NHS England says the roll-out covers one in three people in England — some 21 million people.
The North East and North Cumbria will become the country’s largest ICS, serving more than three million people alone.
South East London becomes the first ICS in the capital while Buckinghamshire, Oxfordshire and Berkshire West makes up the third new area.
The three follow in the footsteps of the 12 earliest ICS announced in 2018, plus two devolved health systems in Greater Manchester and Surrey.
NHS England says ICS are helping people to stay healthy and independent for longer, giving more care closer to where they live and work, and improving response times and performance in areas such as cancer and A&E.
Successes highlighted by NHS England include:
- 100,000 more general practice appointments available for patients in Gloucestershire backed up by extra home visits from paramedics and physiotherapists, and medication advice from clinical pharmacists based in GPs’ surgeries
- Best practice care for people with atrial fibrillation is being expanded to every GP practice in West Yorkshire and Harrogate
- A single care record for each of Dorset’s 800,000 residents, allowing health and care professionals across the county to see the same information in real time.

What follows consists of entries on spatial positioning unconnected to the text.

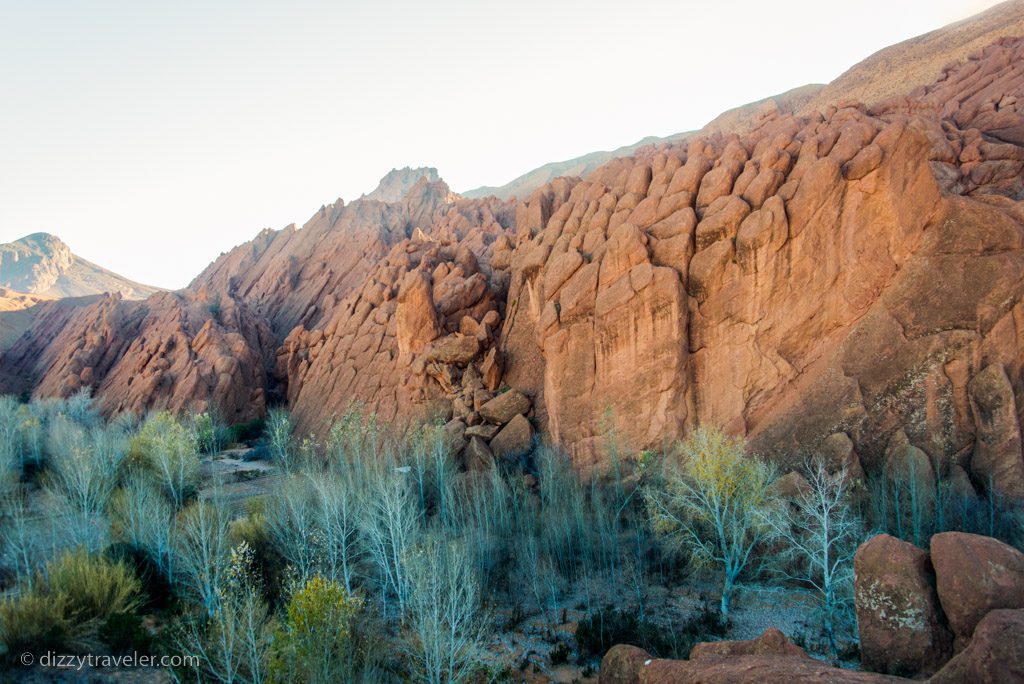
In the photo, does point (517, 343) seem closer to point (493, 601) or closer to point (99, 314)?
point (493, 601)

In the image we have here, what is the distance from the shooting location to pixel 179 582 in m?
21.9

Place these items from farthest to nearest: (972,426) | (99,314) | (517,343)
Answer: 1. (99,314)
2. (517,343)
3. (972,426)

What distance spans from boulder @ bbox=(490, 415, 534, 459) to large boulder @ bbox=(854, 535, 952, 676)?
23112 mm

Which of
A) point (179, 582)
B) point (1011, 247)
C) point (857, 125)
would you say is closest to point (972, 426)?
point (1011, 247)

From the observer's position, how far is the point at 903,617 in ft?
36.2

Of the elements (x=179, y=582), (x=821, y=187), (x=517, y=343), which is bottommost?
(x=179, y=582)

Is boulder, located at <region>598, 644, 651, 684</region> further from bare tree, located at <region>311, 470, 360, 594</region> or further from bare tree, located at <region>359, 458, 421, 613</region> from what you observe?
bare tree, located at <region>311, 470, 360, 594</region>

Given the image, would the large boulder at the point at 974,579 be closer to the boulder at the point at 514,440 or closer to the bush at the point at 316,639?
the bush at the point at 316,639

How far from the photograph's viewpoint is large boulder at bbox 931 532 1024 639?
10.2 metres

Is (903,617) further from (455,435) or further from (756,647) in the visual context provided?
(455,435)

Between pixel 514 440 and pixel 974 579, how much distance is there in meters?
25.4

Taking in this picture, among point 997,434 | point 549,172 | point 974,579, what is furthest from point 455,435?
point 549,172

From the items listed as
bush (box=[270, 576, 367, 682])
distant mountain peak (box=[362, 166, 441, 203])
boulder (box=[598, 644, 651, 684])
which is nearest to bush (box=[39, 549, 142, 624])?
bush (box=[270, 576, 367, 682])

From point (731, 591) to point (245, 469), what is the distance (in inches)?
1425
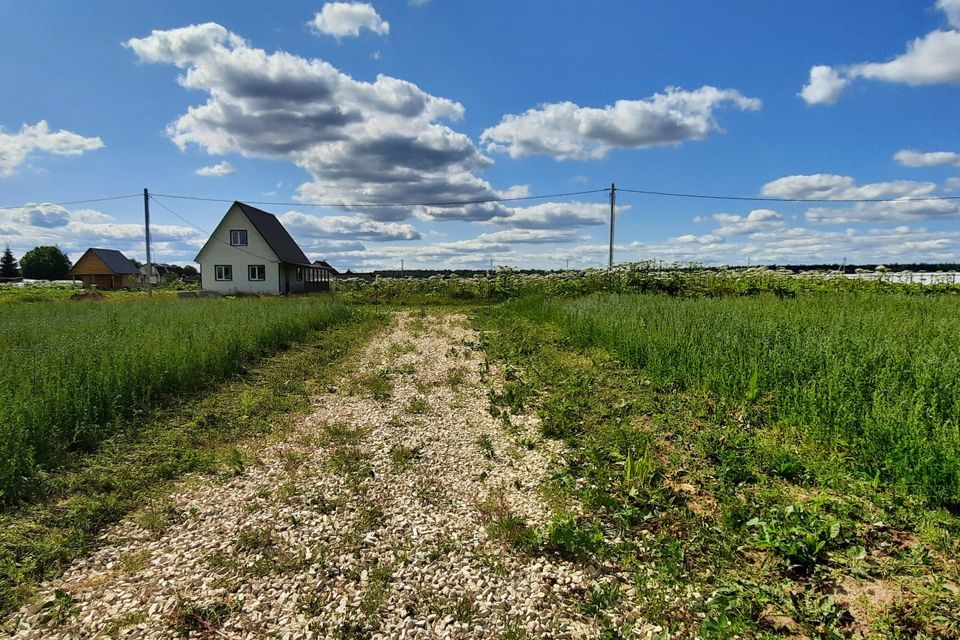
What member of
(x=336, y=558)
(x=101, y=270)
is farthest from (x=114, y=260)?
(x=336, y=558)

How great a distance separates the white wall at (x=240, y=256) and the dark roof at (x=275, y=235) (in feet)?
1.59

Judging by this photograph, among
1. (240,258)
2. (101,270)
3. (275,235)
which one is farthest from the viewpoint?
(101,270)

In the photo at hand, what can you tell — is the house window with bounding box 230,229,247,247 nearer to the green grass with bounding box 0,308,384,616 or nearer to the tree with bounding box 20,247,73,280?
the green grass with bounding box 0,308,384,616

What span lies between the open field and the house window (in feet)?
98.8

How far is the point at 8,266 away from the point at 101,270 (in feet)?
104

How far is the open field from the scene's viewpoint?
3.20 meters

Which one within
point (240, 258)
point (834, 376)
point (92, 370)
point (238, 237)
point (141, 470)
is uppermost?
point (238, 237)

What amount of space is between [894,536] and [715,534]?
1.28 meters

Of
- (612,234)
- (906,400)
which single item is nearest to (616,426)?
(906,400)

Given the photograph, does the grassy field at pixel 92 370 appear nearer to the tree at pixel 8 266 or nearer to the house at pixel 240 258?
the house at pixel 240 258

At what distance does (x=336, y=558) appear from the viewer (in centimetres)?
383

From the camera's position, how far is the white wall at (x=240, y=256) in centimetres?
3596

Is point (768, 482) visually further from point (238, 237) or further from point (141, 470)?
point (238, 237)

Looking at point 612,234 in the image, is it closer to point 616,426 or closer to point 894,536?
point 616,426
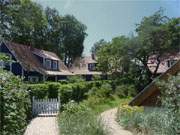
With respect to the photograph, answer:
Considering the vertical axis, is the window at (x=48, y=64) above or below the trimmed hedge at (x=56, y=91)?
above

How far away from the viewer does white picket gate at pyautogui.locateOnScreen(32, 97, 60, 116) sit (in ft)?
72.7

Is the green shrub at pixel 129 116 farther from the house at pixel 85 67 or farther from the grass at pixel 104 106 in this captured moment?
the house at pixel 85 67

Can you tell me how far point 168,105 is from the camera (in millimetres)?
8047

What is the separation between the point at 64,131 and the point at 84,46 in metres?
39.6

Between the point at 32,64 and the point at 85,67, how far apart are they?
1760 centimetres

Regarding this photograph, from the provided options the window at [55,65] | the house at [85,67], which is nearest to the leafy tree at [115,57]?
the window at [55,65]

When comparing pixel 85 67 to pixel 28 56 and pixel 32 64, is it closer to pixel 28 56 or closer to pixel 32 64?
pixel 28 56

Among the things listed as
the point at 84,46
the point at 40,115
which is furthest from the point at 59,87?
the point at 84,46

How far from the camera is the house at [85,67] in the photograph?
52906 millimetres

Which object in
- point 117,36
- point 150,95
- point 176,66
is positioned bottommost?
point 150,95

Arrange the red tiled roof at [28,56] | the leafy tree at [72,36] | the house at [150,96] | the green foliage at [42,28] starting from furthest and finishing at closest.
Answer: the leafy tree at [72,36] < the green foliage at [42,28] < the red tiled roof at [28,56] < the house at [150,96]

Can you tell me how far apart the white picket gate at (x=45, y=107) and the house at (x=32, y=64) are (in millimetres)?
9397

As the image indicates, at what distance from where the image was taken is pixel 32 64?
37.7 metres

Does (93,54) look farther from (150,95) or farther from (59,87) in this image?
(150,95)
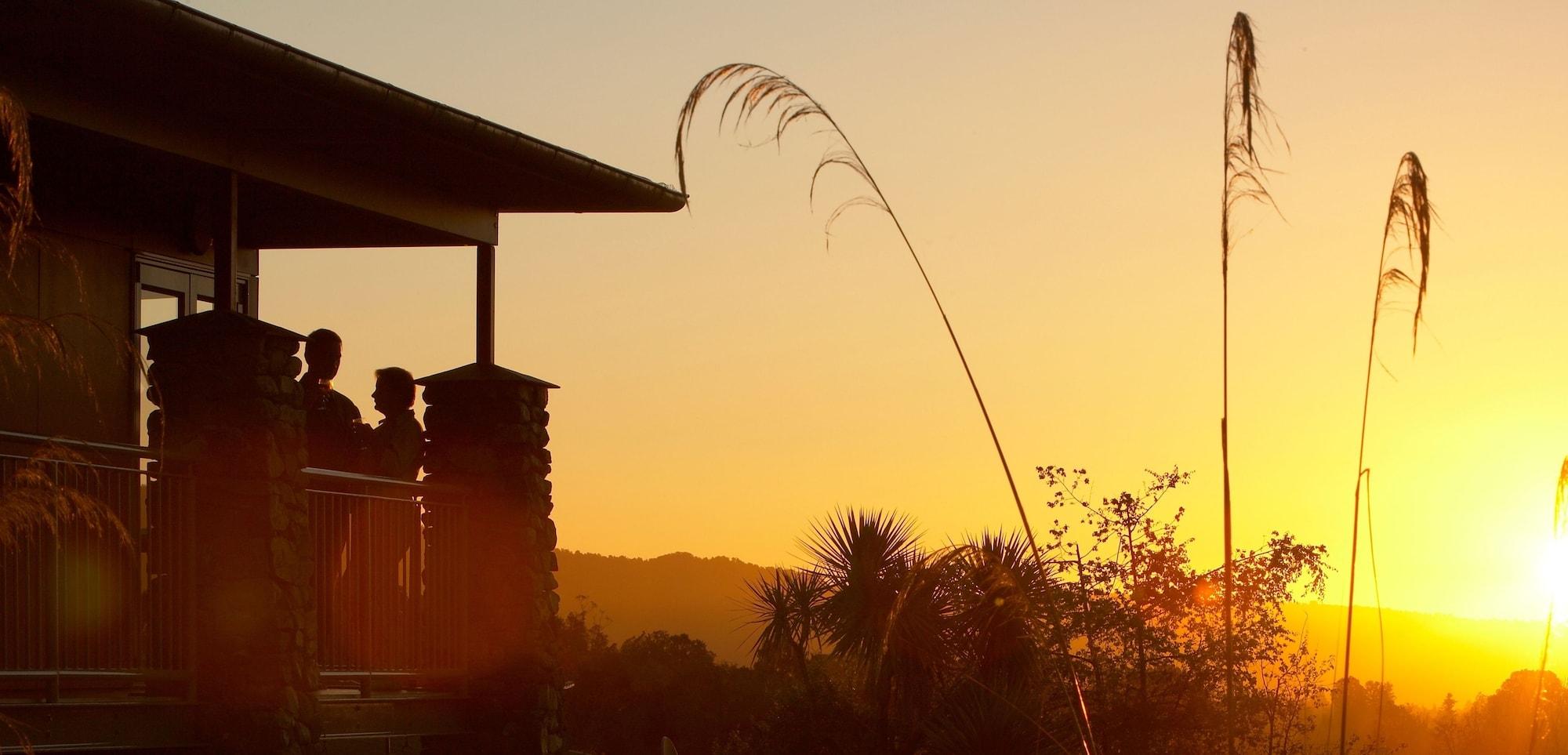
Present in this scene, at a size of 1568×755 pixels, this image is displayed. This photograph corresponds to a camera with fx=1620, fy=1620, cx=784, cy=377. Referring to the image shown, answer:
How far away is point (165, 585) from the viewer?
8727 millimetres

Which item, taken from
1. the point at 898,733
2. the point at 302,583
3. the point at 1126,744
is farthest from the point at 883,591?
the point at 302,583

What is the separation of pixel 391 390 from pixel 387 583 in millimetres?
1562

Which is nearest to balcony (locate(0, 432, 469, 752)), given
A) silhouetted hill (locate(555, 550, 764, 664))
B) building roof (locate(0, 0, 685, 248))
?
building roof (locate(0, 0, 685, 248))

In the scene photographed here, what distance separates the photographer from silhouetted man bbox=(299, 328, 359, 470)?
10.3 m

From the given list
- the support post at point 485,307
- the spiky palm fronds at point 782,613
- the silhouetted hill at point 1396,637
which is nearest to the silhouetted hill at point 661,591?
the silhouetted hill at point 1396,637

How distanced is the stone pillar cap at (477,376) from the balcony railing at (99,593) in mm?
3251

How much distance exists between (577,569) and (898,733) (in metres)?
101

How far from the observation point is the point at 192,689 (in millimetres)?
8859

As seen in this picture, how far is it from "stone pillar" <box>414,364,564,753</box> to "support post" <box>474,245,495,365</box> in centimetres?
24

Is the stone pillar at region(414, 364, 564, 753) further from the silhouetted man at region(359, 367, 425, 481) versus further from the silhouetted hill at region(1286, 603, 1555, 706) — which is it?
the silhouetted hill at region(1286, 603, 1555, 706)

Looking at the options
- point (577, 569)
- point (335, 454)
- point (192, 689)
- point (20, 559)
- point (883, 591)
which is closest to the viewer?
point (20, 559)

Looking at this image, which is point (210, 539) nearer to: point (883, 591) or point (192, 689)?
point (192, 689)

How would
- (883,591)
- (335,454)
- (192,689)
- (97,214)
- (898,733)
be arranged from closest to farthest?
(192,689), (335,454), (97,214), (883,591), (898,733)

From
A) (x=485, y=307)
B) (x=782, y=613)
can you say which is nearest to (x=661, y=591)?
(x=782, y=613)
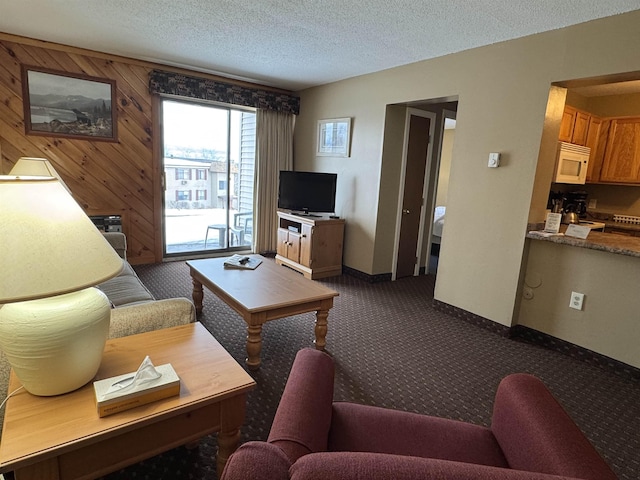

Speaking to health and local government leaders at the NHS Confederation’s conference, which took place this week, NHS England chief executive Simon Stevens, said: “The Long-Term Plan showed how the NHS and its partners will improve care and help people live healthier day-to-day lives over the next decade.
“To meet these ambitions, every NHS organisation will need to intensify partnership working with others – including local councils and community organisations – for the good of those we serve.
“These areas are among those showing the real gains of collaboration: helping more people to stay well and avoid needless trips to hospital, while making it easier to get high-quality specialist care.
“We must keep a laser focus on making services as convenient as possible – everyone should feel like they are dealing with one system instead of having to repeat their story to a series of different organisations.”